## Start PASSAGE TO READ

Third, S.’s problem with overloading, experienced when words were
read to him too rapidly, or when he tried to grasp a lengthy passage as a
whole, suggests why all the ancient Roman writers, from the Ad Herennium
author through Quintilian, had their doubts about the ordinary utility of
‘‘memory for words’’ when tied to images like these. Fourth, and as a
counterbalance to the previous point, S.’s ability to recall thousands of
short series of words, even though he had trouble grasping long connected
passages, sheds light on the ancient advice to memorize lengthy passages
piecemeal, in short sections which can later be united. As Hugh of
St. Victor writes, the memory rejoices in shortness (‘‘memoria brevitate
gaudet’’); the experience of S. should caution us, however, against assuming
that in saying this Hugh meant that only brief extracts of longer works
could be retained in the memory. Any long work can be considered as a
number of short series joined together – indeed, this is exactly Quintilian’s
advice. And as separate series, a virtually limitless number can be retained
in a good, trained memory.
Fifth, and in some ways the most important for our purposes, S. was
completely uneducated in mnemonics. The system of backgrounds and
images he devised was self-taught, refined by trial and error. He never
seems to have discovered the principle of ‘‘memory for things’’ that every
ancient writer on the subject is at pains to emphasize as the key to the
successful composition and delivery of an oration. This, surely, was because
his prodigious feats of memory were treated as freakish, and he himself as a
vaudeville act, his art perceived to be a mere curiosity without social
usefulness and ethical value. Moreover, he was rewarded only for his
iterative accuracy – creative composition was not his aim. The situation
in the ancient and medieval worlds, needless to say, was far different. By
providing such tantalizing parallels, S. can teach us how the memory
system described in these treatises is true to human psychology, but there
is much about the actual use of memory in education and composition
during the Middle Ages that S.’s experience cannot tell us.

## End PASSAGE TO READ
## Start ENTRIES PROVIDED

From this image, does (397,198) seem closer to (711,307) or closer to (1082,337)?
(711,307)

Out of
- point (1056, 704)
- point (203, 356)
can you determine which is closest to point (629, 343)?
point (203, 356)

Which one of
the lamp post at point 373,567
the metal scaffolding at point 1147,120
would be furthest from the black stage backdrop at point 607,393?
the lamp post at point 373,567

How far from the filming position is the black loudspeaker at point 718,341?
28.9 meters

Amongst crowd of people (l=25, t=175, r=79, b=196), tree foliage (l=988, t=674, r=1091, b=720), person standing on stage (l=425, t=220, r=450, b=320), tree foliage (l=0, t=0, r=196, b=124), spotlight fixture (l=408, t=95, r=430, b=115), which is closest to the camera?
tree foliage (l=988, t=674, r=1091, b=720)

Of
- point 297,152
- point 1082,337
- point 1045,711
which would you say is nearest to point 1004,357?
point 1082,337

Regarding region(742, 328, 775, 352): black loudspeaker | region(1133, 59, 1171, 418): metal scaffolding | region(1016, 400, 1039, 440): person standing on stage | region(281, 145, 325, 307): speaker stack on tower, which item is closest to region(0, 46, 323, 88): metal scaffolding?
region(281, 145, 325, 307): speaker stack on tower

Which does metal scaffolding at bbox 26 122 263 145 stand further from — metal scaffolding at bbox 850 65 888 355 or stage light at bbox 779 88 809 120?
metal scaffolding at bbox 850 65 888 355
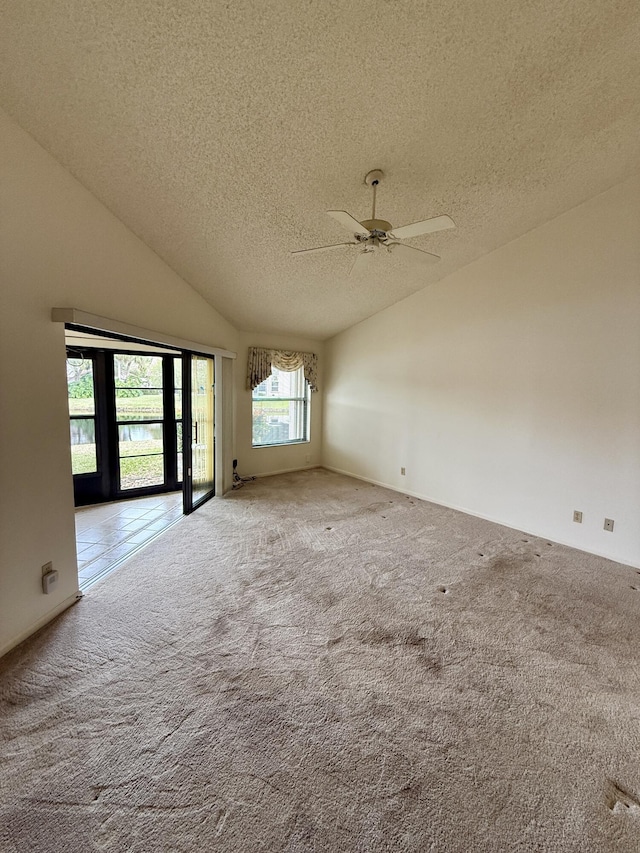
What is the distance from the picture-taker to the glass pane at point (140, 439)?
458 centimetres

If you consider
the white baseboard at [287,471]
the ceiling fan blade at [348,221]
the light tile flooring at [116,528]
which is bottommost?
the light tile flooring at [116,528]

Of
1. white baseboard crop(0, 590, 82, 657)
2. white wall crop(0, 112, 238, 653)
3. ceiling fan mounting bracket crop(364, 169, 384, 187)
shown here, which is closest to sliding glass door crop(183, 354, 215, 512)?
white wall crop(0, 112, 238, 653)

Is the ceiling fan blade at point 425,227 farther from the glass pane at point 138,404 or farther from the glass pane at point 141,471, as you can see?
the glass pane at point 141,471

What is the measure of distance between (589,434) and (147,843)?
4017 mm

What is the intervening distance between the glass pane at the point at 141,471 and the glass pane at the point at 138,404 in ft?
1.85

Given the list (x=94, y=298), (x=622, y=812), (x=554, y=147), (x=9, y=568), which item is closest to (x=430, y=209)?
(x=554, y=147)

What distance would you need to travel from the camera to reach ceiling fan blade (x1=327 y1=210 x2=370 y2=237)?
1.95 m

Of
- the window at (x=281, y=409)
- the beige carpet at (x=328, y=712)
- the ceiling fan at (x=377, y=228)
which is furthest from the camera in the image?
the window at (x=281, y=409)

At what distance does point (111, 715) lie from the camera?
62.8 inches

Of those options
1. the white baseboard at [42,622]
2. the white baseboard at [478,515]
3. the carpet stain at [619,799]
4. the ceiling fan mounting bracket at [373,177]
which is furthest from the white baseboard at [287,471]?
the carpet stain at [619,799]

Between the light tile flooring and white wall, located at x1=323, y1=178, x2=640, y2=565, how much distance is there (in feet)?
10.6

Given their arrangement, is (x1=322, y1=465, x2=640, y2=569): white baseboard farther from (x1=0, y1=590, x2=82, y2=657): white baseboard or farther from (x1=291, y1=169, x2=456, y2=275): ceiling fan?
(x1=0, y1=590, x2=82, y2=657): white baseboard

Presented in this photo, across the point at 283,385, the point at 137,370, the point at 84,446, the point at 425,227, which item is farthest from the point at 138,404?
the point at 425,227

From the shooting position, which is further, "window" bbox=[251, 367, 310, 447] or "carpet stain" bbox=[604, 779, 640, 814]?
"window" bbox=[251, 367, 310, 447]
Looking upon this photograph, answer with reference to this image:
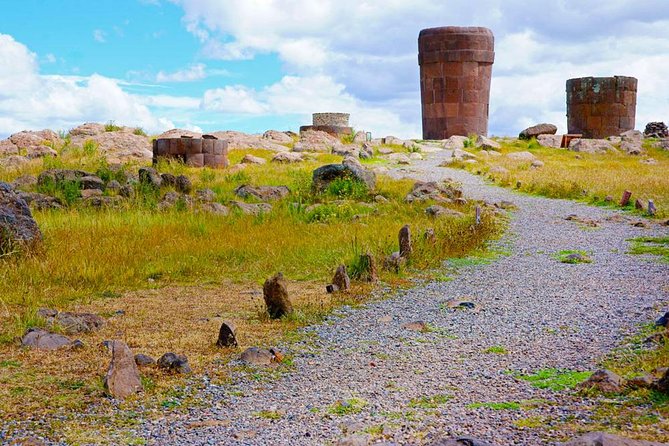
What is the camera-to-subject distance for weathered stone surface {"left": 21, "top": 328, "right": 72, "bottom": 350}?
18.5ft

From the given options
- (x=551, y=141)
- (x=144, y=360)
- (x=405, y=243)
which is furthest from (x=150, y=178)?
(x=551, y=141)

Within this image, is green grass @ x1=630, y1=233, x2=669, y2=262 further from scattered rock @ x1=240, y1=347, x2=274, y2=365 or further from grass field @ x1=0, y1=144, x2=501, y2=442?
scattered rock @ x1=240, y1=347, x2=274, y2=365

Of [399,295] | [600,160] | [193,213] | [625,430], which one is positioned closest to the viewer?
[625,430]

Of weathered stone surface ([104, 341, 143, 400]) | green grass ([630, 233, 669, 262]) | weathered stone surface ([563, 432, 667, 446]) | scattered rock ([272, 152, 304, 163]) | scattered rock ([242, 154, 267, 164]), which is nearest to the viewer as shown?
weathered stone surface ([563, 432, 667, 446])

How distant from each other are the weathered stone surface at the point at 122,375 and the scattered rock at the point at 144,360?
0.31m

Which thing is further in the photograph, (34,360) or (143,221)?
(143,221)

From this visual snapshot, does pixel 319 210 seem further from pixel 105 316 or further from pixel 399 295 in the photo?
pixel 105 316

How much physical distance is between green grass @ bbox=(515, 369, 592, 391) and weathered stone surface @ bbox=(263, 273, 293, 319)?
227 centimetres

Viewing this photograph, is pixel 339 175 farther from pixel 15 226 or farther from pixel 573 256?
pixel 15 226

## End ENTRIES PROVIDED

CHALLENGE:
In the passage on S.'s memory, what does Hugh of St. Victor say the memory rejoices in?

REPLY:
Shortness.